The issue came to the attention of the Arizona doctors after a 69-year-old man battling a pancreatic tumor unexpectedly died just days after receiving a nuclear medicine treatment. Doctors treated the man with 193.6 mCi of intravenous lutetium Lu 177 dotatate, which has a half-life of around 6.65 days. The day after the treatment, the man presented at a different hospital for low blood pressure. He unexpectedly died two days later from an underlying disease and was then cremated, five days after his radioactive treatment.

The doctors who treated the man with the radiopharmaceutical weren’t immediately informed that he had died. When they found out, they notified the crematorium, which then investigated possible contamination. But at that point, it had been a whole month since the cancer patient received his radioactive therapy.

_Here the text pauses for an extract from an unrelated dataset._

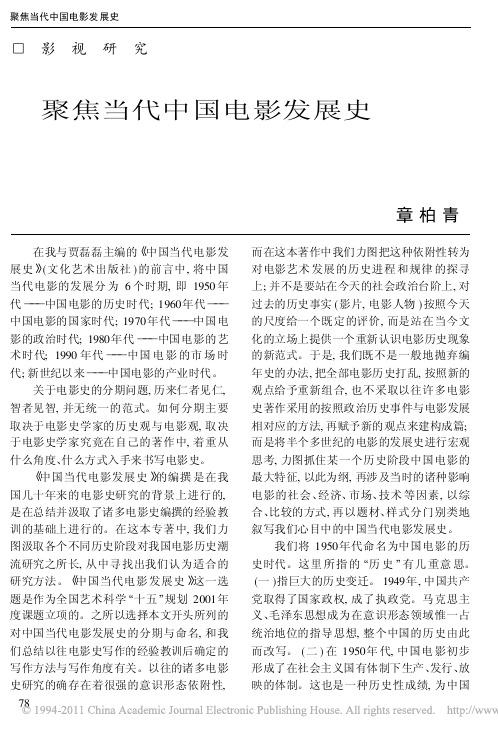 聚焦当代中国电影发展史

Investigators found lutetium Lu 177 contamination on the crematorium’s equipment, including the oven, bone crusher, and vacuum filter, with a 7.5-mR maximum exposure rate per hour on direct contact with the Geiger-Mueller detector. For practical purposes, that converts to a dosage equivalent of .0075 rems per hour. The US Occupational Safety and Health Administration’s limit for a worker's whole body exposure is 5 rems per year, and the Nuclear Regulatory Commission’s annual total exposure limit for a member of the public is 0.1 rems per year.

When investigators tested the crematory operator’s urine, they didn’t find any lutetium Lu 177. But they did find trace amounts of technetium Tc 99m, which is a radioactive tracer (with a half-life of six hours) used in diagnostic tests. The operator hadn’t had any such tests, though.

Given the short half-lives of both isotopes, the Mayo Clinic doctors don’t think that the accidental cremations pushed exposure over the NRC’s public limit alone. But, they say, the case highlights “a unique and often overlooked postmortem safety challenge.”

JAMA, 2018. DOI: 10.1001/jama.2018.21673  (About DOIs).